### TO DO:
Which lines run from the one containing "Which is furthest" to the end of the entries? Quote them exactly, and nothing else.

Stored entries

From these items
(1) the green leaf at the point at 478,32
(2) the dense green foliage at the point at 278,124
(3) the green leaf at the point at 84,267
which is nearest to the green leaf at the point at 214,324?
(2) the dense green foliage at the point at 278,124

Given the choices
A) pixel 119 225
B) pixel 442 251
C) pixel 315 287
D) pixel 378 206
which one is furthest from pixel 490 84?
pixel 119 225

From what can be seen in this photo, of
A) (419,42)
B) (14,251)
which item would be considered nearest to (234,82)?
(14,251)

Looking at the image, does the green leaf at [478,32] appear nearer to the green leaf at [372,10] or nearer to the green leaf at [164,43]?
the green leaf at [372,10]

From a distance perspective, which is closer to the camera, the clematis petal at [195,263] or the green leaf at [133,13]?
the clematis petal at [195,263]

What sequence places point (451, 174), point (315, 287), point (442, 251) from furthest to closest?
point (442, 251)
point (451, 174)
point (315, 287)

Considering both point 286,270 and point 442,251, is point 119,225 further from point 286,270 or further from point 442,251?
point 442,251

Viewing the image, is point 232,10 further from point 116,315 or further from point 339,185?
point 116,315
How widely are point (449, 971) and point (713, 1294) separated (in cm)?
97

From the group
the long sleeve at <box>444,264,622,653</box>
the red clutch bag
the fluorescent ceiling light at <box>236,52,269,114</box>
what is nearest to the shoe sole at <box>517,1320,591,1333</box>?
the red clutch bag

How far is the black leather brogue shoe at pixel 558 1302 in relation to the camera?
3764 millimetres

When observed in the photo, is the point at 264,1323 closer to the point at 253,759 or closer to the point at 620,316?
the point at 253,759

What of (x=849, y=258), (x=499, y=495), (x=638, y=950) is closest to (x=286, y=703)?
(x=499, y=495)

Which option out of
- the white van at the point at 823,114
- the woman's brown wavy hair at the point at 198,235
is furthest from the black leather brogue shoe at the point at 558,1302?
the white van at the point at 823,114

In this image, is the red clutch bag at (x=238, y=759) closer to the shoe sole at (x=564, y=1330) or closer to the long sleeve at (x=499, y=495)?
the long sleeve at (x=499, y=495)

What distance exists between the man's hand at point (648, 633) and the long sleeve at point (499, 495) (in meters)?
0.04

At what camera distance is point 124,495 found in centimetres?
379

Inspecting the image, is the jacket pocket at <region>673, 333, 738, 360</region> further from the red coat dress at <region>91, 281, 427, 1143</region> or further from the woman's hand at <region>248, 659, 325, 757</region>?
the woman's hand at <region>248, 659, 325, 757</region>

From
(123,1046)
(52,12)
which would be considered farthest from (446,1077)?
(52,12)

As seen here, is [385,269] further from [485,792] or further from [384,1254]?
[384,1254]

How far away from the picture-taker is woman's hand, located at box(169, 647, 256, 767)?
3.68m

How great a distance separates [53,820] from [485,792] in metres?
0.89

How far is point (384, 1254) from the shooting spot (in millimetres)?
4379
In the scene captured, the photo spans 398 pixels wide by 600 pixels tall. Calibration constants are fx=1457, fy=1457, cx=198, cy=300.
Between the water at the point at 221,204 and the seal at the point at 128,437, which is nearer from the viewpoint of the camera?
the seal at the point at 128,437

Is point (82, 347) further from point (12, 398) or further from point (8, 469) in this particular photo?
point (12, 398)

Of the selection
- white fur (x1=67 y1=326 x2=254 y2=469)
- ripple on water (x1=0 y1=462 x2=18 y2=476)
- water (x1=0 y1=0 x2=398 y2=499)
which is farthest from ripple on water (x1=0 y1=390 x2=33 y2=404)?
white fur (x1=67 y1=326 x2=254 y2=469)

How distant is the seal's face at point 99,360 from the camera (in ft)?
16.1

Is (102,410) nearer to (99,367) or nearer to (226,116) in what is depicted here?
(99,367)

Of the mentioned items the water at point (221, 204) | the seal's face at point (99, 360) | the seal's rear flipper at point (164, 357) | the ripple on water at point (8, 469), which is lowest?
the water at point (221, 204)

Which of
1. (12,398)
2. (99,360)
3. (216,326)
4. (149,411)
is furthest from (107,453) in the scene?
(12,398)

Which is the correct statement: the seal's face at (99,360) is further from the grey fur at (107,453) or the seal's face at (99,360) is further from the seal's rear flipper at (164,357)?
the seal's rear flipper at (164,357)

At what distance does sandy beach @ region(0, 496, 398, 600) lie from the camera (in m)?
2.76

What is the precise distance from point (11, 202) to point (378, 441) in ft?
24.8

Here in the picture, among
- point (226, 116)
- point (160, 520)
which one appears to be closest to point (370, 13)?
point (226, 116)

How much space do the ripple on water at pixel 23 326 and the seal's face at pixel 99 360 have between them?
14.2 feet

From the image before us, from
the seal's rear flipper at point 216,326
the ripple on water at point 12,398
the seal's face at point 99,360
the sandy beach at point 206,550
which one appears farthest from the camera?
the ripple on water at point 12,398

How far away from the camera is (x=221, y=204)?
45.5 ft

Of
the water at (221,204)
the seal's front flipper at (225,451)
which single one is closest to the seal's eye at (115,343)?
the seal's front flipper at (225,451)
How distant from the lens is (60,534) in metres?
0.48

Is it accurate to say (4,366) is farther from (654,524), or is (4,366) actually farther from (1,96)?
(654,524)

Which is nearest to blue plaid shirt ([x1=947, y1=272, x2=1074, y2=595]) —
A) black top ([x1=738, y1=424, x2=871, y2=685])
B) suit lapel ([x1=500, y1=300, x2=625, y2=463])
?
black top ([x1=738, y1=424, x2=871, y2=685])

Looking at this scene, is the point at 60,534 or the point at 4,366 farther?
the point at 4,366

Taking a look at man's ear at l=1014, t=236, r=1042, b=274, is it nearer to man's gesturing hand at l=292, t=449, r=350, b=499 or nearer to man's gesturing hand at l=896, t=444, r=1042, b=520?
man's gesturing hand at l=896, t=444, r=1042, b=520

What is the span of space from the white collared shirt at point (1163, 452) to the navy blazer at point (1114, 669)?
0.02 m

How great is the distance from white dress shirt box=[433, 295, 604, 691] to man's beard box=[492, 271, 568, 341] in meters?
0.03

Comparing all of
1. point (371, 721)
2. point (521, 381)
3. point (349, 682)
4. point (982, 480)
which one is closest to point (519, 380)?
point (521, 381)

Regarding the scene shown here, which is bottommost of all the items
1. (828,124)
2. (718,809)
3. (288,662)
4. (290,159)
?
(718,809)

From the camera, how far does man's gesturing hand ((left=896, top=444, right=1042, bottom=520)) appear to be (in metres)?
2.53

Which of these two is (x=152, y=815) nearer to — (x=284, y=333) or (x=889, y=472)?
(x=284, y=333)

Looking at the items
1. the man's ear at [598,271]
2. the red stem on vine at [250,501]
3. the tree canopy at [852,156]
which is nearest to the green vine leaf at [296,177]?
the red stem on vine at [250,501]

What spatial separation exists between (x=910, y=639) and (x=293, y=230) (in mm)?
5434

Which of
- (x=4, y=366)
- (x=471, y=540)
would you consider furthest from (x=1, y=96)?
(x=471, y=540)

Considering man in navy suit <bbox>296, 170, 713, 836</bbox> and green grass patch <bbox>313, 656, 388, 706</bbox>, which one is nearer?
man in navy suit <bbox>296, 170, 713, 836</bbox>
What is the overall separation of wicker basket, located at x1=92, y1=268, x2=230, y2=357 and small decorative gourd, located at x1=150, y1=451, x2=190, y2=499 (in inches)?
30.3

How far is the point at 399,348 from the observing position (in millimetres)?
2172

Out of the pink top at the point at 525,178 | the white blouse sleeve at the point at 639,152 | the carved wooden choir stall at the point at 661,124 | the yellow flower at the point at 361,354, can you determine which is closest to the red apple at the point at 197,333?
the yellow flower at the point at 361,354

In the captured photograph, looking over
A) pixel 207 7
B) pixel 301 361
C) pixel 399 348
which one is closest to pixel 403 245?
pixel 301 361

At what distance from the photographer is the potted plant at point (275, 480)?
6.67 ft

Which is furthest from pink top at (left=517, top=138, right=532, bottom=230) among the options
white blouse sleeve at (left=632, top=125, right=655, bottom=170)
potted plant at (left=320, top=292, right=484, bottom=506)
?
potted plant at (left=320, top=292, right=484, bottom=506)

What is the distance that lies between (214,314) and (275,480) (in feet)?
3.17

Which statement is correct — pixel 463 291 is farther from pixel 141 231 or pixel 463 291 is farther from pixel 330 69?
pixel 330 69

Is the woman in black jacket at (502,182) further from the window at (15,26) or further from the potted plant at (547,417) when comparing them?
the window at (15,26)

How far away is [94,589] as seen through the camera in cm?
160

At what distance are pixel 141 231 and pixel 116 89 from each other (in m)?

### RESPONSE TO THIS EXERCISE:
Which is furthest from pink top at (left=517, top=138, right=532, bottom=230) among the options
white blouse sleeve at (left=632, top=125, right=655, bottom=170)
potted plant at (left=320, top=292, right=484, bottom=506)
?
potted plant at (left=320, top=292, right=484, bottom=506)

What is the distance that lies between (214,314) and (275,480) (in feet)?
3.17

Which statement is correct — pixel 463 291 is farther from pixel 141 231 or pixel 463 291 is farther from pixel 330 69?
pixel 330 69

Is the woman in black jacket at (502,182) further from the window at (15,26) or further from the potted plant at (547,417) when comparing them?
the window at (15,26)

How far away is [94,589] as seen through the camera in cm?
160

At what distance are pixel 141 231 and pixel 116 89 from each other (in m)?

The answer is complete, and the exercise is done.